::: Extract to read :::
2. The air drying device that is configured for a compressed air treatment system as claimed in claim 1, wherein said air drying device is configured as a cartridge.
3. The air drying device that is configured for a compressed air treatment system as claimed in claim 1, wherein said fluid is oil.
4. The air drying device that is configured for a compressed air treatment system as claimed in claim 1, wherein said at least one second filtration unit (19) comprises four filtration members.
5. The air drying device that is configured for a compressed air treatment system as claimed in claim 1, wherein said holder (16) housing comprises eight holes.
6. The air drying device that is configured for a compressed air treatment system as claimed in claim 1, wherein said at least one compression member (25) is a spring.
7. The air drying device that is configured for a compressed air treatment system as claimed in claim 1, wherein:
the volume of said desiccating agent (21) in said first receptacle (22) is 420 cc, with said desiccating agent (21) in said first receptacle (22) being molecular sieve type 4A;
the volume of said desiccating agent (21) in said second receptacle (24) is 220 cc, with said desiccating agent (21) in said second receptacle (24) being activated alumina; and
the volume of said desiccating agent (21) in said at least one second filtration unit (19) is 223 cc, with said desiccating agent (21) in said at least one second filtration unit (19) being silica gel. , Description:TITLE OF THE INVENTION: AN AIR DRYING DEVICE FOR A COMPRESSED AIR TREATMENT SYSTEM
FIELD OF THE INVENTION
The present disclosure is generally related to an air drying device. Particularly, the present disclosure is related to an air drying device for a compressed air treatment system.
BACKGROUND OF THE INVENTION
Generally, in automotive vehicles such as trucks and buses, pneumatic-based braking and vehicle control systems are used. Such pneumatic systems are operated through compressed air and valves.
In such pneumatic systems, the compressed air generated and supplied by air compressors is stored in a storage tank. The downstream valves draw the compressed air from the storage tank based on demand, to perform their intended operations.
:::
## Task to complete
Please extend the patent text on the air drying device above, starting right after its final sentence.
::: Data listing :::
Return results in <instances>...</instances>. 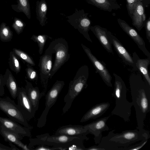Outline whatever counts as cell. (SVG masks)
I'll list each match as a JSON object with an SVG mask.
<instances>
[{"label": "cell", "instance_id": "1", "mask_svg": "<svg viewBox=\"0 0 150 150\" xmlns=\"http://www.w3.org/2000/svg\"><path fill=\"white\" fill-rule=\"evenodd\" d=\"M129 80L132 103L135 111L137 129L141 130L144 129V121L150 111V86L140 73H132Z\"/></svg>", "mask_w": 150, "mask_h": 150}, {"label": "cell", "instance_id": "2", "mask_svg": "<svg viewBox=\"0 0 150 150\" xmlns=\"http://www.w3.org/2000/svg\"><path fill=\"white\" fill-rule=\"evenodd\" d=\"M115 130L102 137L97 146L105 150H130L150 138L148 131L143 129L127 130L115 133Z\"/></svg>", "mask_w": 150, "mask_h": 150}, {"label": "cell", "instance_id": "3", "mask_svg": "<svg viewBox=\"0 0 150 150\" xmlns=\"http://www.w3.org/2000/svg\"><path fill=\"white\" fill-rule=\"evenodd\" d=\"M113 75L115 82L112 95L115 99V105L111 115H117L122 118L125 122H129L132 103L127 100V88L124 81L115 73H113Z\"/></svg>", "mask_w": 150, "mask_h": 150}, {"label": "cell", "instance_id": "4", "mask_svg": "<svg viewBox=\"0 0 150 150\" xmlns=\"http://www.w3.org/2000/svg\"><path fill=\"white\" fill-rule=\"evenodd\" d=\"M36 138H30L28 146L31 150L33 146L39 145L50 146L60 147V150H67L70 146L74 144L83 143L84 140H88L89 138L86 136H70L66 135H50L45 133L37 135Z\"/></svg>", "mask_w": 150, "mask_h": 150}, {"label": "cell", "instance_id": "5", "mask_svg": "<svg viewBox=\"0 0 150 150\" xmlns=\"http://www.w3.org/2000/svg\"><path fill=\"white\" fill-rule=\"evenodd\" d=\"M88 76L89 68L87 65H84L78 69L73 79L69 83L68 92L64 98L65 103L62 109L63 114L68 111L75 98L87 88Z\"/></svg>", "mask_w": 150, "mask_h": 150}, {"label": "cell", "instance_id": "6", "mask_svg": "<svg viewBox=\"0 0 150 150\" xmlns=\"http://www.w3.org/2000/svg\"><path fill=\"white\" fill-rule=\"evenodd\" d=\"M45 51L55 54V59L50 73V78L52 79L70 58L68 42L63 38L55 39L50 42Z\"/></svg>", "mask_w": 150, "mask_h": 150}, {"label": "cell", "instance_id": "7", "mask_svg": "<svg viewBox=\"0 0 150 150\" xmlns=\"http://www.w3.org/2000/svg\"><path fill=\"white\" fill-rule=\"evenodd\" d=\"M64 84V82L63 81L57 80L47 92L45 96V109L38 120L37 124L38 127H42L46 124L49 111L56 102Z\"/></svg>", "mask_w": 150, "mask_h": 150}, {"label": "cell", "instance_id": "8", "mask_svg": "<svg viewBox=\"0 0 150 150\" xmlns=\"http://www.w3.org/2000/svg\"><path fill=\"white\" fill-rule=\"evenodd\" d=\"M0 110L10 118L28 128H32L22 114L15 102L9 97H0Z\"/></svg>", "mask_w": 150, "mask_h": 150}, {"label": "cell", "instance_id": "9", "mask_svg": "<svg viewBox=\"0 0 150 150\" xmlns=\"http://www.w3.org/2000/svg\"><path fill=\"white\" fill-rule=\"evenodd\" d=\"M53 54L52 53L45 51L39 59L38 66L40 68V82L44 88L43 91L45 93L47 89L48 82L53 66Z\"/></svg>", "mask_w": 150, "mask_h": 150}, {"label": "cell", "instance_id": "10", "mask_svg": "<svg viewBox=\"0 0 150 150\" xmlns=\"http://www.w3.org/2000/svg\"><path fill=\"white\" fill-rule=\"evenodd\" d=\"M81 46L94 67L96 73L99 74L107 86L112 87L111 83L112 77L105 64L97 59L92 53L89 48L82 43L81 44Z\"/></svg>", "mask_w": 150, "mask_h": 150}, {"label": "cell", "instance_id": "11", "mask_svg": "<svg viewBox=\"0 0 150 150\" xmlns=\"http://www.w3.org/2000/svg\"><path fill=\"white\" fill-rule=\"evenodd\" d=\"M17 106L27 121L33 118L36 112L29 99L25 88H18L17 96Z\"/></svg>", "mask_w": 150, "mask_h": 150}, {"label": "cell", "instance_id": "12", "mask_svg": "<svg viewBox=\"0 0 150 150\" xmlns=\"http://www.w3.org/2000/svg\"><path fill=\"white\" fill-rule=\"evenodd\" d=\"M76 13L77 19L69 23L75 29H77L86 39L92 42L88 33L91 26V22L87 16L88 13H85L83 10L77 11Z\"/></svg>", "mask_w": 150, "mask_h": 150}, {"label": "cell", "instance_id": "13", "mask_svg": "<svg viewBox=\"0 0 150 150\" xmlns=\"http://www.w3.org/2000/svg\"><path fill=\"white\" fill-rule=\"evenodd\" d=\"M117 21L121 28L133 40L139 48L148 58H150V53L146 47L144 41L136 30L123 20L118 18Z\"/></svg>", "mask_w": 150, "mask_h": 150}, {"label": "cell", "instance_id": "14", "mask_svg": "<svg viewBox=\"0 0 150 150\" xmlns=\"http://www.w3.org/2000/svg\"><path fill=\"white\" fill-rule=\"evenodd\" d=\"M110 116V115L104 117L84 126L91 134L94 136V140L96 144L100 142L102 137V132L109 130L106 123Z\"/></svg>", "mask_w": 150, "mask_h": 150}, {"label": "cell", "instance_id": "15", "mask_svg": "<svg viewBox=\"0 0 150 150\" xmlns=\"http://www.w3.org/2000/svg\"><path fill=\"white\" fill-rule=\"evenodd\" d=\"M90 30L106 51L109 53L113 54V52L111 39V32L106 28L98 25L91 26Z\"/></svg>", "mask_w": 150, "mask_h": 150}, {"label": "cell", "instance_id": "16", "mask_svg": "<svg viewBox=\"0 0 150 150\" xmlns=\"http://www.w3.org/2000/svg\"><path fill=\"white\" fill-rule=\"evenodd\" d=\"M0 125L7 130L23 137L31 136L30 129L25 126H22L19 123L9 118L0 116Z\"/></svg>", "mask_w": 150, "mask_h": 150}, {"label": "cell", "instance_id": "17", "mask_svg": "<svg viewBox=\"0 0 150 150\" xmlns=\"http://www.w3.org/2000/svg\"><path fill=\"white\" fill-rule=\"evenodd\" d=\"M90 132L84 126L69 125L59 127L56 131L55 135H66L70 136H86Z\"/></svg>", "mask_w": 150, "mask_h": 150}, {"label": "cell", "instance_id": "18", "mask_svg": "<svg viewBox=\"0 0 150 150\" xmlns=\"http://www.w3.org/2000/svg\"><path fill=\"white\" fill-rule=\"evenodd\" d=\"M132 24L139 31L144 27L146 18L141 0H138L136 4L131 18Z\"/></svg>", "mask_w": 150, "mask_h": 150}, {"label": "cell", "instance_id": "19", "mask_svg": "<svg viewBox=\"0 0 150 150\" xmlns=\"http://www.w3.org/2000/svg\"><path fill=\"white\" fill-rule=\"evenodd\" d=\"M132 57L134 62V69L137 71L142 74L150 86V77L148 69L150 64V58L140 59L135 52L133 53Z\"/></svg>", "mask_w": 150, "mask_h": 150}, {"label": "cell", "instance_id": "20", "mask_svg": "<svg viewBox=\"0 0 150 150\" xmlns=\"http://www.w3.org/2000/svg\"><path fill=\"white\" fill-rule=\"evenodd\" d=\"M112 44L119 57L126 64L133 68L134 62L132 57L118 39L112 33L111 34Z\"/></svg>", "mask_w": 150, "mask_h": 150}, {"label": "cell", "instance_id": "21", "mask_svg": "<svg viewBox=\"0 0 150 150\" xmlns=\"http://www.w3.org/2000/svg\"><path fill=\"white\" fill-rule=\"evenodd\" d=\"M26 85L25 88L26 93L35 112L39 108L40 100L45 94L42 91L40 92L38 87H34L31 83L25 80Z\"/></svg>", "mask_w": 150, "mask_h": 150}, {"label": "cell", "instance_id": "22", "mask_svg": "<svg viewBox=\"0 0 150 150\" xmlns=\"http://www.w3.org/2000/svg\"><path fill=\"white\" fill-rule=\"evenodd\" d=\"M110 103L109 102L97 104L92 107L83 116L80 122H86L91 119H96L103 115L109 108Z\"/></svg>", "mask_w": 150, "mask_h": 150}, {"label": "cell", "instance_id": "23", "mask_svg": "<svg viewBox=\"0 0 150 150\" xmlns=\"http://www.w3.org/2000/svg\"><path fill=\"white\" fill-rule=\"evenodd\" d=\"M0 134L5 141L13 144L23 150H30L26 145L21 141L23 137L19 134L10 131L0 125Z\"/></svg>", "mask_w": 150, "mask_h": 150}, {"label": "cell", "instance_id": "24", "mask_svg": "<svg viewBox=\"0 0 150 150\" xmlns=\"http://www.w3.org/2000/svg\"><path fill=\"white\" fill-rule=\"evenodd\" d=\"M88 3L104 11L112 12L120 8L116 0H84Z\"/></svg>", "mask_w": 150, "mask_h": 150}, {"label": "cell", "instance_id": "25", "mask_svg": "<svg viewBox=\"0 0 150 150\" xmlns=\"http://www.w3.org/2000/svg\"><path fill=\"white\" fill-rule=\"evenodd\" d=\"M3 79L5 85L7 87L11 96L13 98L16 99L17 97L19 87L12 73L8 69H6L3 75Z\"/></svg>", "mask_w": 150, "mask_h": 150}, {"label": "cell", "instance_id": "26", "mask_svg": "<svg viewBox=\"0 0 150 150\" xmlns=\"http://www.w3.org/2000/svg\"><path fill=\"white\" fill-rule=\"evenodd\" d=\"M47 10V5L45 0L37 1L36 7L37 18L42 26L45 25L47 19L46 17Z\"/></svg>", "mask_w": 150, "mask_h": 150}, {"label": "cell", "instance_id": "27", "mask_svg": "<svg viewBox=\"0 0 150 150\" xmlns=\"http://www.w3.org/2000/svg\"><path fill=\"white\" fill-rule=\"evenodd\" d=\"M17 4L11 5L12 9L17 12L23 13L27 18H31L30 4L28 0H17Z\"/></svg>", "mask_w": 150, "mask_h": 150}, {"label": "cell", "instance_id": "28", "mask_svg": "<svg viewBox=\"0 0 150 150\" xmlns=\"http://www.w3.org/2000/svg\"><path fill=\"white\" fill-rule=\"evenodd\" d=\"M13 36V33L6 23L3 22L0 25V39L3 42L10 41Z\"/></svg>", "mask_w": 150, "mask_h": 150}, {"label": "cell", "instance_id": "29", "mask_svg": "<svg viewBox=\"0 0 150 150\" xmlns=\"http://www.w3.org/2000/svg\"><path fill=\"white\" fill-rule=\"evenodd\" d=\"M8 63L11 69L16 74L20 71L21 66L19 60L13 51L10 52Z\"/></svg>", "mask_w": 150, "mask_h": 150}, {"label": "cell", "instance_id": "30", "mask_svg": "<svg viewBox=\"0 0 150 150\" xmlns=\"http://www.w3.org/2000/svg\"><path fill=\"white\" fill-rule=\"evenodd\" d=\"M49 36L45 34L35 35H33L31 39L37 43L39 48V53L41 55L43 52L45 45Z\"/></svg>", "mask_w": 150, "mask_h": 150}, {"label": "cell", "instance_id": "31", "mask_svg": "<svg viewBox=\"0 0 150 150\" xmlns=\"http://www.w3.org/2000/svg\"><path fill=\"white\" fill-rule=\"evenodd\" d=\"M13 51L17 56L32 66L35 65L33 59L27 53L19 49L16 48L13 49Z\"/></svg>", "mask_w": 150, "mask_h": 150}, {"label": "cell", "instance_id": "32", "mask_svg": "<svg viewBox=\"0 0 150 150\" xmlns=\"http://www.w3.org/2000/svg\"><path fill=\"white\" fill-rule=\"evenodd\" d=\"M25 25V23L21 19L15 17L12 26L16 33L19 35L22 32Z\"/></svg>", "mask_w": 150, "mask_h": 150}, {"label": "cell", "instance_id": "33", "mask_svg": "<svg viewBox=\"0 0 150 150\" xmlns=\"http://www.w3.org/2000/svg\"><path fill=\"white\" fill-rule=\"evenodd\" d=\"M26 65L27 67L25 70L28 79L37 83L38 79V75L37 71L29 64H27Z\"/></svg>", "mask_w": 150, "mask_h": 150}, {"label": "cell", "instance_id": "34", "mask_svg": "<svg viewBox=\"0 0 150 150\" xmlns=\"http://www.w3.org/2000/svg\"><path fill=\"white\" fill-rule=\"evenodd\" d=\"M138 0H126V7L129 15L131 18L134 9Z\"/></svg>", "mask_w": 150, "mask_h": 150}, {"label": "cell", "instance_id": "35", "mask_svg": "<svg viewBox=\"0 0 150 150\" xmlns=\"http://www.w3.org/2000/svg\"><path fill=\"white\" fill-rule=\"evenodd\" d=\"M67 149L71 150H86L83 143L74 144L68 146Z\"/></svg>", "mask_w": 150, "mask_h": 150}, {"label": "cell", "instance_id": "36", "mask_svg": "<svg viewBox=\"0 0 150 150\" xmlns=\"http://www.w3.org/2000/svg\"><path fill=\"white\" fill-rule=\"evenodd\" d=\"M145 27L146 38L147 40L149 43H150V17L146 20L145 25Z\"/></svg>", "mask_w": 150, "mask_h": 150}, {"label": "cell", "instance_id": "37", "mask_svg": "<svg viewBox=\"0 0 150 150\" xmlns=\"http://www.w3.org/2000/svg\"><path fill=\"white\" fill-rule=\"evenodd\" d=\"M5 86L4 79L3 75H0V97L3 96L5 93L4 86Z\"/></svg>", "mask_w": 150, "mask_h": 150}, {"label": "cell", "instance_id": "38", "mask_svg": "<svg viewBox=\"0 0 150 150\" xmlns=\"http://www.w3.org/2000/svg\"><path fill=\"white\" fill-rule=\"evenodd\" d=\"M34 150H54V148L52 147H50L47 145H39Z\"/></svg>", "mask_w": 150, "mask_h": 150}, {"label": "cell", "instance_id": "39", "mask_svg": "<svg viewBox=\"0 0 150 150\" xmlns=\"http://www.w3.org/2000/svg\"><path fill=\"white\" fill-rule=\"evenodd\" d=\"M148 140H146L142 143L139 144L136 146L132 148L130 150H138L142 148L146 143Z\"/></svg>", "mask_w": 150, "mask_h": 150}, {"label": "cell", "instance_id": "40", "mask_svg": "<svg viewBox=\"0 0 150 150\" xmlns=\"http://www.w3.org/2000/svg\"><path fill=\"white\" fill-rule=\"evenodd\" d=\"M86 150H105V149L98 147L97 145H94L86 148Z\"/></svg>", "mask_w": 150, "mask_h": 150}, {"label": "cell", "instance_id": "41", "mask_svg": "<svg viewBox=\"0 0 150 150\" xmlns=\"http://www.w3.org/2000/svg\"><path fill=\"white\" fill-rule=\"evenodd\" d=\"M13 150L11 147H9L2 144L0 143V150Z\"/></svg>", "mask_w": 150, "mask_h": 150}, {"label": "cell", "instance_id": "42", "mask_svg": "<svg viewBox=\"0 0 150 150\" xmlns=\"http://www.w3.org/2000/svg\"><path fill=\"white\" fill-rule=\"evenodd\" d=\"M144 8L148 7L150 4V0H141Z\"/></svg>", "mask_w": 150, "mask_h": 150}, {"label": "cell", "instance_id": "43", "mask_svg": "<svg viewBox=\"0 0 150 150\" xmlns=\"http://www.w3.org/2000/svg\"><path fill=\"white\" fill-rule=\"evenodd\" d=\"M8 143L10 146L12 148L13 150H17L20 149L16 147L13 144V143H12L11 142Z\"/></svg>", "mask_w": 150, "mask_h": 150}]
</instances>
:::
::: Data listing :::
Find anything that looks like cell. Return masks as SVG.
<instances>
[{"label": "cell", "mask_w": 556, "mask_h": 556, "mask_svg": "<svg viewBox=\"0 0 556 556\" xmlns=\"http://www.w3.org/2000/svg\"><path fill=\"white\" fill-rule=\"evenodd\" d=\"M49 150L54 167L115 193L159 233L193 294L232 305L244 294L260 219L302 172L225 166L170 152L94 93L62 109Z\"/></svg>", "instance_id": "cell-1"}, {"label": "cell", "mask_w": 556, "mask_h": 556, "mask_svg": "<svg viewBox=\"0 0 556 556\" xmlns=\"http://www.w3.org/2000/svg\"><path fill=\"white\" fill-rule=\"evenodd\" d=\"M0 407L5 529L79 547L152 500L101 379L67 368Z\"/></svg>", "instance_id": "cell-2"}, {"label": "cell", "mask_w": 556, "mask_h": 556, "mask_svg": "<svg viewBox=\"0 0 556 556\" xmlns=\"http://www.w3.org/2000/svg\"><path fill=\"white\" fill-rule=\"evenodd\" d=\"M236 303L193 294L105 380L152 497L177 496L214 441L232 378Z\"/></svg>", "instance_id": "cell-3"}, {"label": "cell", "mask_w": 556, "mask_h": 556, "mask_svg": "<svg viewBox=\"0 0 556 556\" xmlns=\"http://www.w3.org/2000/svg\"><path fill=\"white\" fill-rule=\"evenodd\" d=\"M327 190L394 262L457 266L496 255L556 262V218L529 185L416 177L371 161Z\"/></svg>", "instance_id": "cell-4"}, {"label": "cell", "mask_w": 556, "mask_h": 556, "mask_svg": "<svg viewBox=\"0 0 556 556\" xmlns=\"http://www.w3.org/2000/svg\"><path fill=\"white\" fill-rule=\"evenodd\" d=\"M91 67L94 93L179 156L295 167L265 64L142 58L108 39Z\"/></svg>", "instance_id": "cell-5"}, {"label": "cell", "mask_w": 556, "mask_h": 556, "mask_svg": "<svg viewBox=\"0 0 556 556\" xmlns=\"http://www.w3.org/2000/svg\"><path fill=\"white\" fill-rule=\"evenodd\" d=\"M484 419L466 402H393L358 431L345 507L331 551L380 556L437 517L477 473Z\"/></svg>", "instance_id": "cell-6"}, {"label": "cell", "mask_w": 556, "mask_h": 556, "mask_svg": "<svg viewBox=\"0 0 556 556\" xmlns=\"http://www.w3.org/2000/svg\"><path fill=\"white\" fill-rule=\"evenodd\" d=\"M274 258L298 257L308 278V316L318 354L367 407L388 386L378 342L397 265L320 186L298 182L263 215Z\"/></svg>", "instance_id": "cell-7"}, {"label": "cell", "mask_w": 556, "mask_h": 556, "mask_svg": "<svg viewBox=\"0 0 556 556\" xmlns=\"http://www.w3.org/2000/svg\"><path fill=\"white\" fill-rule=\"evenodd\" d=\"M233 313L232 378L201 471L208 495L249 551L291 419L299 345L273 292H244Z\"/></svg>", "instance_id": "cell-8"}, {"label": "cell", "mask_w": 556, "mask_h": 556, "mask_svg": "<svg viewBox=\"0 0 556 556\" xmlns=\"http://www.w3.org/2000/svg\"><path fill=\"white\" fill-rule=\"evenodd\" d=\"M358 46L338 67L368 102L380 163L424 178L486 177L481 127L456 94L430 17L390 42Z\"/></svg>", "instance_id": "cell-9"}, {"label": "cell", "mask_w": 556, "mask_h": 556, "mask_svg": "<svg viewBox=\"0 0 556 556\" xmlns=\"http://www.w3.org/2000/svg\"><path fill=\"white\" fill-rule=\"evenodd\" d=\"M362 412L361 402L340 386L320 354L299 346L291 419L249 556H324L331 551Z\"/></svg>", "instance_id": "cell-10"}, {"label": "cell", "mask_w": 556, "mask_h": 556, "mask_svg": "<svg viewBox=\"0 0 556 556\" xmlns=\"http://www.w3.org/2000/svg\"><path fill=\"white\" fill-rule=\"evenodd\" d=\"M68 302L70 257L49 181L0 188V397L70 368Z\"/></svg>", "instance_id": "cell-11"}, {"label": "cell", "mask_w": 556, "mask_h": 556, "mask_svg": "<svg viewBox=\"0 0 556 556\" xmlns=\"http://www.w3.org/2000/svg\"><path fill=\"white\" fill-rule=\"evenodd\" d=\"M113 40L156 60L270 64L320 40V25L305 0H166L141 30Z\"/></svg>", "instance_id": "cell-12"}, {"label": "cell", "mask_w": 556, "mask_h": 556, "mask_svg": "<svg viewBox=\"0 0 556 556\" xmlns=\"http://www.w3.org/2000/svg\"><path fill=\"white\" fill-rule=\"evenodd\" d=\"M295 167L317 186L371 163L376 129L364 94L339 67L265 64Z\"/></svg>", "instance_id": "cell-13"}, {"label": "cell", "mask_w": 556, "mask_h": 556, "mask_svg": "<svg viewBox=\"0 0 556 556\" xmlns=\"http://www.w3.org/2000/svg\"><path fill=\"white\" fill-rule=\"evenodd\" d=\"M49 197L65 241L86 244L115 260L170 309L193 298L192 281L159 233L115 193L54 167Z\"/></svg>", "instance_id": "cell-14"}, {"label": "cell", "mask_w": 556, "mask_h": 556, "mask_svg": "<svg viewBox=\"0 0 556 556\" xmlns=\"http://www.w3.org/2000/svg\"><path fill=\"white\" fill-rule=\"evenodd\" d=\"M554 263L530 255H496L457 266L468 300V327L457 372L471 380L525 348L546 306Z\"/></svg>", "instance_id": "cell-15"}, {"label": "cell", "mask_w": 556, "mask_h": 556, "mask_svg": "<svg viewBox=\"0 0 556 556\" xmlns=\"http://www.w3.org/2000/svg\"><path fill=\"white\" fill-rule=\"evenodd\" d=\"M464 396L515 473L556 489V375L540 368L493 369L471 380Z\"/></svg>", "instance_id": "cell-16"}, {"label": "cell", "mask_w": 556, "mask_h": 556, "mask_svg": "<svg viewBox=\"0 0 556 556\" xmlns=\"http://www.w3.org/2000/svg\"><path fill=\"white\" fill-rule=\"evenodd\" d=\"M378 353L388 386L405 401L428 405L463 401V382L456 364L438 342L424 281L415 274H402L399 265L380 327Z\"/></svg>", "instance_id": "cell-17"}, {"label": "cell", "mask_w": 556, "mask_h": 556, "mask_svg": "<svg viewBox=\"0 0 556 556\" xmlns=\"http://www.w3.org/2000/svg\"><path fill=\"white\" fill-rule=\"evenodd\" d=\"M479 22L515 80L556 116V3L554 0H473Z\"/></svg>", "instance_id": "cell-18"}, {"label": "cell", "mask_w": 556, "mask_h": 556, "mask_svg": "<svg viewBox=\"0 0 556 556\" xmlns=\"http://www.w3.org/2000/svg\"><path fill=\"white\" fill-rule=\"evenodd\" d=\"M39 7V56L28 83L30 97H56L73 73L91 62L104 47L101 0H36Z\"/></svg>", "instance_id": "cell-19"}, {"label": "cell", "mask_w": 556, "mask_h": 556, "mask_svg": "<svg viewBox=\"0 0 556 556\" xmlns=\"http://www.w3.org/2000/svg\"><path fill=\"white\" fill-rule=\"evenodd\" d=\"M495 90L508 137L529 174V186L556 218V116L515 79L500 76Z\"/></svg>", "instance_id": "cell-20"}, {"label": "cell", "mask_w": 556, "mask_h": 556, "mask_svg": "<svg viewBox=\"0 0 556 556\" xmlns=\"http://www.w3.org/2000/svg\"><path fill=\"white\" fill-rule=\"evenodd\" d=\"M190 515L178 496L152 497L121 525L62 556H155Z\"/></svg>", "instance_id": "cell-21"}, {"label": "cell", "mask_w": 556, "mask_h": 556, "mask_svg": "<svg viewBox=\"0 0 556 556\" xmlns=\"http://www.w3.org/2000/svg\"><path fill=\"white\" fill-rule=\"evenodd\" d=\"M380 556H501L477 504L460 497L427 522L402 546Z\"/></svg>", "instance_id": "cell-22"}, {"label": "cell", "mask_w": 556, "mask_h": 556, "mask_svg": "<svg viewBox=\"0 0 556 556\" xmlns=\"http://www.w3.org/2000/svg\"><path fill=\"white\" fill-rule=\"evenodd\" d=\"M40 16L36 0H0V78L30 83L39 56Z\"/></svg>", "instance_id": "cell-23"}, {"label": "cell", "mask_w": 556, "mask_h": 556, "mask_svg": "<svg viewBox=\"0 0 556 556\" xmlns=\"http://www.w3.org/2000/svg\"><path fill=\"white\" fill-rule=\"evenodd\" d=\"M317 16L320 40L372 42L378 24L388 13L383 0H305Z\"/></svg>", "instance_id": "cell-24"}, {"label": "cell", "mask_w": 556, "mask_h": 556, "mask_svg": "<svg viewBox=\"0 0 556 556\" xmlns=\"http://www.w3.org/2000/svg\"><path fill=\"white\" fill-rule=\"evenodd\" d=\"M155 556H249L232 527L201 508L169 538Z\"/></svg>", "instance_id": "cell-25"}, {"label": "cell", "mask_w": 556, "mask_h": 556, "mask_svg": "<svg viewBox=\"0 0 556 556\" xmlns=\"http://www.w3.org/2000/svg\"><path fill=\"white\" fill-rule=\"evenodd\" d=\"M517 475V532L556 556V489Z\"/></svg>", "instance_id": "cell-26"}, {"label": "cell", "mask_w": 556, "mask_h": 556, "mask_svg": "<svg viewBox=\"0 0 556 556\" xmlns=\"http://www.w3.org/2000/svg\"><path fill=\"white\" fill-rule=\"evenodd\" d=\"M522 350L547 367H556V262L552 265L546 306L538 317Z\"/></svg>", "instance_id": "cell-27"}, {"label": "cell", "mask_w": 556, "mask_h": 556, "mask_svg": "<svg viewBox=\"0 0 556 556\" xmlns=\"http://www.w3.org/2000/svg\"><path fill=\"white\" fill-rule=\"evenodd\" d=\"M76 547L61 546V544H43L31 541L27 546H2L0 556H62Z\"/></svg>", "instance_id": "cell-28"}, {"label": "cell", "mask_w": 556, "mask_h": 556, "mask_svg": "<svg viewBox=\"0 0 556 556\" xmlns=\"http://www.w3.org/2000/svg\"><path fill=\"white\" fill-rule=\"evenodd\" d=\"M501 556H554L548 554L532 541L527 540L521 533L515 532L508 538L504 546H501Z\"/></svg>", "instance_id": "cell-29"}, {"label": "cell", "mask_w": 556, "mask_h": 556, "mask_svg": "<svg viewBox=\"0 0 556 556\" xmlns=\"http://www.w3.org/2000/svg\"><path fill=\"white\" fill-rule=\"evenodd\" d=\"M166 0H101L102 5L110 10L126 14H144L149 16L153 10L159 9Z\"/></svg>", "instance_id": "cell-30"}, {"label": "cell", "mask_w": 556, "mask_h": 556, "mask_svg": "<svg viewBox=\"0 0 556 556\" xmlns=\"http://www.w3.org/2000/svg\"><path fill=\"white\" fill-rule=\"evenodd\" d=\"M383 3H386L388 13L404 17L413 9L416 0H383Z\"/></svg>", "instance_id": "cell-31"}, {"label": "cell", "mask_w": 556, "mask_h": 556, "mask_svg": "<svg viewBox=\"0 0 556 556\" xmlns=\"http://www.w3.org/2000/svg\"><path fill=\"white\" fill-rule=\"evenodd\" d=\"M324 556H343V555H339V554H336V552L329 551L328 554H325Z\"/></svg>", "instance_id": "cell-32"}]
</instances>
:::
## Response to the task
Normally, the compressed air generated and supplied by the air compressors has contaminants, such as moisture, oil, and dirt particles, which affect corrosive parts of the pneumatic systems and the storage tank. Hence, an air dryer is typically positioned in between the compressor and the storage tank to separate the contaminants from the compressed air.
The air dryer includes a desiccant that removes moisture from the air supplied by the compressor so as to prevent the downstream deposition of said moisture in the pneumatic system. To address the build-up of moisture in the desiccant, the air dryer is periodically purged to atmosphere with dry air from the storage tank. Purging of the desiccant is typically undertaken during periods when the compressor is idle.
It is also a known fact that the air supplied by the compressor also includes very fine oil droplets. The oil droplets are generated from the lubricating oil present in the compressor by the reciprocating action of the compressor. The oil droplets typically pass through the air dryer and are subsequently deposited in the storage tank or further downstream in the pneumatic system.
While oil deposited in this manner is much less likely to damage the pneumatic system components in the same manner as moisture, its deposit may lead over time to problems, such as the constriction of narrow passageways in the pneumatic system components and the degradation of elastomeric seals.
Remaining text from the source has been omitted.